Purpose : Transcriptome analysis of early lens development has been performed using microarray analysis. However, microarray-based expression profiling, while effective, is limited by the number of probes and prior sequence knowledge. Therefore, microarrays do not comprehensively inform on the full repertoire of coding and non-coding RNA in a given cell or tissue type. To address this deficit, we generated high-throughput RNA-sequencing (RNA-seq) data from early through late stages of mouse embryonic lens to identify new transcripts with potential function in lens development.

Methods : New paired-end RNA-seq data was generated from mouse lens at embryonic stages E10.5, E12.5, E14.5 and E16.5. A meta-analysis was performed whereby these new RNA-seq data were analyzed in the context of previously generated publicly available mouse lens RNA-seq profiles at embryonic (E15.0, E18.0) and post-natal (P0, P3, P6 and P9) stages.
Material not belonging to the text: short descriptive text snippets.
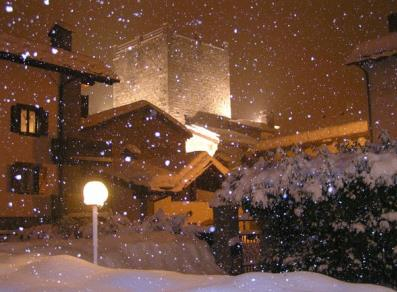 By night under the snow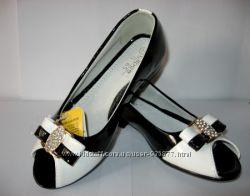 Нарядные черные туфли для девочки, белые красивые туфли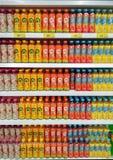 BANGKOK, THAILAND - JANUARI 26: Hypermarket van BigC Extra Petchkasem volledig voorraden divers aroma van gebottelde thee op de p royalty-vrije stock foto's
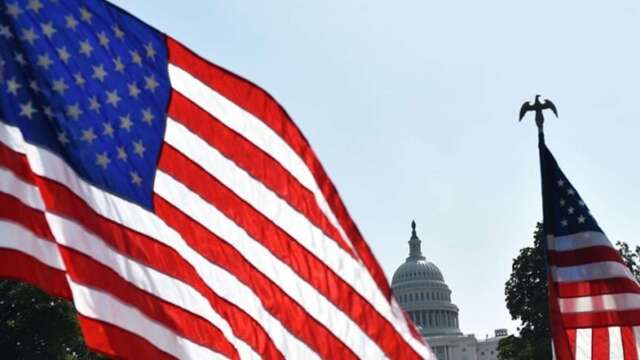 川普預定本周會晤白宮官員討論新一輪刺激措施,但示威活動正在全美各地爆發。(圖:AFP)
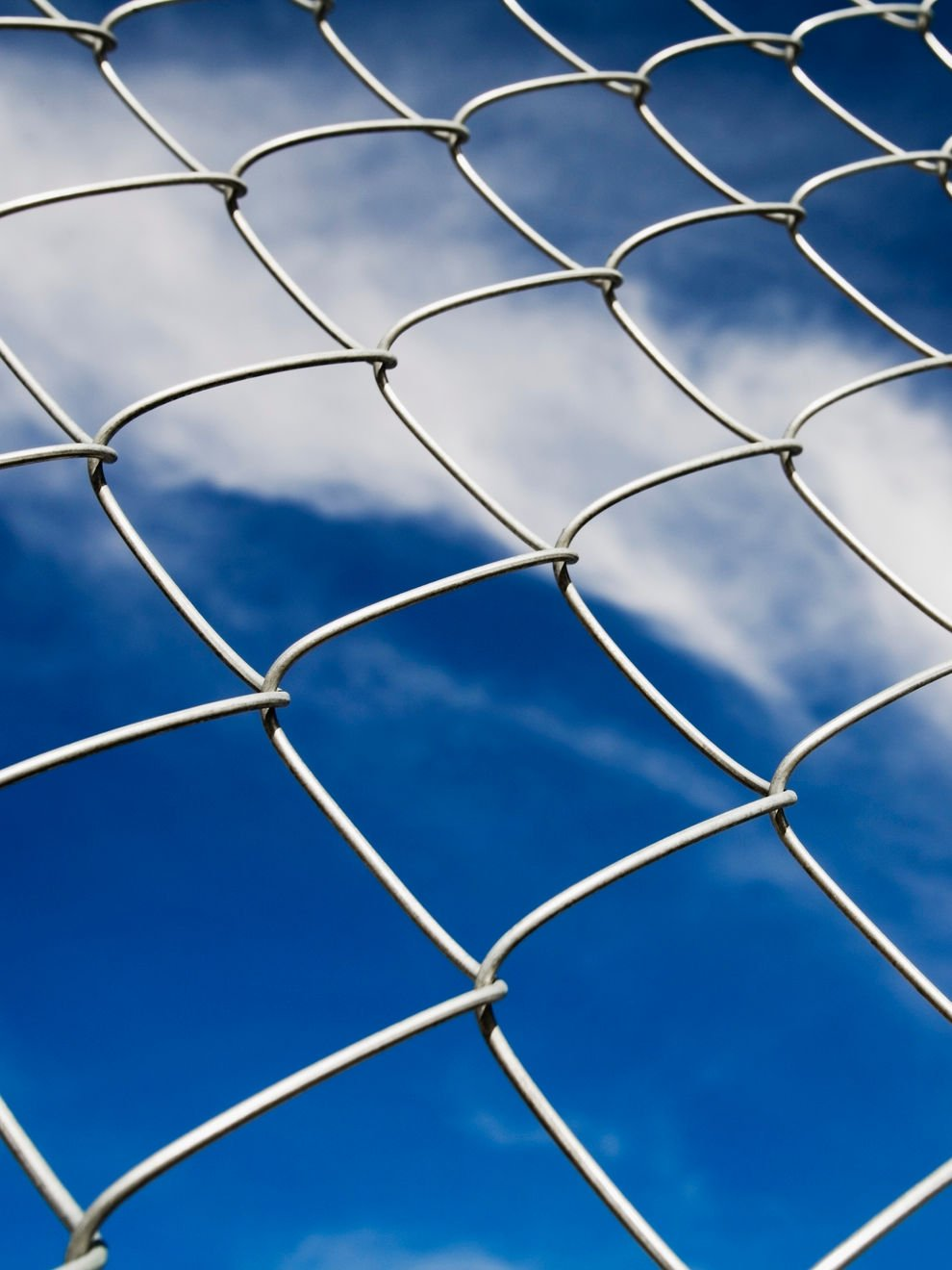 why chain link fence installation is a stylish option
The analysis was performed using standard tools such as TopHat (for mapping reds), Cufflink, Cuffmerge, and Cuffnorm (fpor transcript assembly, merging, and normalization). A pipeline was developed to identify stage-specific transcripts and transcripts that are differentially expressed transcripts between different lens stages.

Results : We identified 1,145 million genome-mapped read-pairs from ten lens development stages. These reflected 44,939 high-confidence transcripts from 10,270 distinct loci that comprise 39,702 coding transcripts and 5,237 non-coding transcripts expressed in the lens across all these stages. The non-coding transcripts are classified – based on their position and function – as lincRNA (long intergenic RNA), lncRNA (long non-coding RNA), antisense and sense overlap, and transcripts of unknown potential. The average length and number of exons of non-coding transcripts is 799 nucleotides (nt) and 3 exons, while that of coding transcripts is 3,032 nt and 10 exons, respectively. The average open reading frame for non-coding transcripts is 157bp and for coding transcripts is 1,494bp. Finally, this analysis confirmed the high lens expression of known protein-coding genes and identified several new candidate genes in the lens.

Conclusions : These RNA-seq data define a comprehensive temporal atlas of coding and non-coding transcripts in mouse lens development. In silico subtraction of these RNA-seq datasets allows prioritization of new candidate genes with potential function in distinct stages of lens development.

This is an abstract that was submitted for the 2018 ARVO Annual Meeting, held in Honolulu, Hawaii, April 29 - May 3, 2018.